Über die Frage nach dem rechten Leben, bzw. der Frage nach der Selbstverschuldung seines Dahinscheidens durch ein verwirktes Leben (Existenzangst), heißt es charakteristisch für das Grundthema der Erzählung,

„Und wenn wirklich mein Leben nicht das richtige gewesen ist? Ihm kam der Gedanke, dass das, was ihm bisher noch als vollkommen unmöglich erschienen war: Er hätte so gelebt, wie er nicht hätte leben sollen – dass das die Wahrheit sei. Ihm kam der Gedanke, dass die von ihm kaum bemerkten Neigungen, sich gegen das zu wehren, was von den Hochgestellten des Lebens hochgehalten wurde, jene kaum merkbaren Neigungen, die er stets sofort unterdrückt hatte, wirklich berechtigt waren und dass alles andere nichts war: sein Dienst, seine Lebensgestaltung, seine Familie, die Interessen der Gesellschaft und des Dienstes – alles das war vielleicht nichts, nichts.“ (S. 129f)

Schluss (Kapitel 11 bis 12)

Iwan Iljitsch Golowin stirbt schließlich unter höchsten Qualen in dreitägiger Agonie. Tolstoi beschreibt diesen Todeskampf eindringlich und mit ungewöhnlichen Metaphern und Einsichten über die Begleiterscheinungen des nahenden Todes. Zeitstillstand

„In diesen drei Tagen, in deren Verlauf die Zeit für ihn aufgehört hatte, warf er sich in jenem schwarzen Sack herum, in den ihn eine unsichtbare, unüberwindliche Kraft hineinstieß.“ (S. 133)

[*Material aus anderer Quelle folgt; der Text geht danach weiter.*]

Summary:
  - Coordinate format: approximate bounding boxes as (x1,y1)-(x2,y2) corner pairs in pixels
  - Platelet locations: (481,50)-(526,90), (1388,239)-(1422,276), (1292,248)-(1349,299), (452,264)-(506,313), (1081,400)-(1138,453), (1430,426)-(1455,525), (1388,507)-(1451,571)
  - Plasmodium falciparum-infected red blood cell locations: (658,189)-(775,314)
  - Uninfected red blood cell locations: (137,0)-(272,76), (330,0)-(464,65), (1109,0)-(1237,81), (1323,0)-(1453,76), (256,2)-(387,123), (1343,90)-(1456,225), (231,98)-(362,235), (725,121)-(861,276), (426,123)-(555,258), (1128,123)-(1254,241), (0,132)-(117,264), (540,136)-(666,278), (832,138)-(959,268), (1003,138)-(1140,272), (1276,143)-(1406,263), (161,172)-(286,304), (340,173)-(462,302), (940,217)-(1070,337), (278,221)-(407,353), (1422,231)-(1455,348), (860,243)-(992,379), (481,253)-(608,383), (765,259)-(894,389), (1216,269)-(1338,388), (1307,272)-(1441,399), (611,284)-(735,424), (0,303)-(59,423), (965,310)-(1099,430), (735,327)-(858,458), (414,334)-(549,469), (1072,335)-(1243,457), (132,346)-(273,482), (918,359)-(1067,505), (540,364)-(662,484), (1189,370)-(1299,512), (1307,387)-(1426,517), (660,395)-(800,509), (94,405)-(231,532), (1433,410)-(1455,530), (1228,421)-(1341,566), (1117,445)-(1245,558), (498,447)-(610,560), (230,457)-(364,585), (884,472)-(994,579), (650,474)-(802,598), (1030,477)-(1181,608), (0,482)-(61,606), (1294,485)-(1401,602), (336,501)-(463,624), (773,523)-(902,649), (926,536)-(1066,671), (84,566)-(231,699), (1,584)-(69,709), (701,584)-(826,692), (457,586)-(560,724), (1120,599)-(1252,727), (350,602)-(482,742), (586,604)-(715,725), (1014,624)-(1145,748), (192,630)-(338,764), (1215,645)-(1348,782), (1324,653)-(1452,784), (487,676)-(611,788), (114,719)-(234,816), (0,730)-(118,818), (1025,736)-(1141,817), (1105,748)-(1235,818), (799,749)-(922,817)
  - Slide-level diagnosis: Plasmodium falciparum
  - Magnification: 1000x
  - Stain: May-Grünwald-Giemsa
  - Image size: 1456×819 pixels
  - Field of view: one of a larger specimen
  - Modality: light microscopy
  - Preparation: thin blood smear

oder das Phänomen des „Lichts am Ende des Tunnels“, mit dem häufig Nahtod-Erfahrungen beschrieben werden,

„Plötzlich stieß ihn irgendeine geheimnisvolle Kraft in die Brust, in die Seite, benahm ihm noch mehr den Atem. Er drang in das Loch hinein und dort am Ende des Loches leuchtete etwas auf.“ (S. 134)

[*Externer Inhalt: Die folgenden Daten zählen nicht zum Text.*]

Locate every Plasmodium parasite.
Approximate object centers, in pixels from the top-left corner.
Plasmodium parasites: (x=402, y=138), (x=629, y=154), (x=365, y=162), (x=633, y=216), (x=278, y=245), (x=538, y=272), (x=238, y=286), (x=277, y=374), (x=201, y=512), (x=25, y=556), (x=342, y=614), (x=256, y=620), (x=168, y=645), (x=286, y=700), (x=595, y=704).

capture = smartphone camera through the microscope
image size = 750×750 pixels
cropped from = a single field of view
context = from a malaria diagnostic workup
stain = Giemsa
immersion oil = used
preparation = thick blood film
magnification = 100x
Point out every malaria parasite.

Mit der finalen Introspektion der Gedankenwelt Iwan Iljitsch Golowins deutet Tolstoi eine kausale Beziehung zwischen Iwan Iljitschs Einsicht, dass er sein Leben verwirkt hat, und dessen letztlichem Tod. Seine Einwilligung, es noch gut zu machen, indem er durch seinen Tod, den zu seinem Todesbett inzwischen hinzugetretenen Angehörigen, das Leid erspart, seine Agonie weiter zu betrachten, schließt die Erzählung. Wo ihn zuvor noch der „Gedanke, dass sein Leben gut war“ daran hinderte und diese "Rechtfertigung seines Lebens" ihn noch „festhält“ (S. 134), siegt später die Einsicht über die Selbstverursachung seines Leides durch die Verwirkung seines Lebens und die damit verbundene Schuld am Leid anderer:

„Und plötzlich war ihm klar, dass das, was ihn quälte und nicht aus ihm heraus wollte, auf einmal herausging von zwei Seiten, von zehn Seiten, von allen Seiten. Sie taten ihm leid, er musste etwas tun, dass sie nicht mehr zu leiden brauchten; er musste sie retten und sich selber von den Leiden retten.“ (S. 135)

Interpretation

Tolstois Erzählung behandelt im Kern die menschliche Angst vor dem Tod, die damit verbundene Bloßstellung der Ohnmächtigkeit gegenüber dem Schicksal und nicht zuletzt die in diesem Kontext provozierten existentiellen Fragen des (guten) Lebens.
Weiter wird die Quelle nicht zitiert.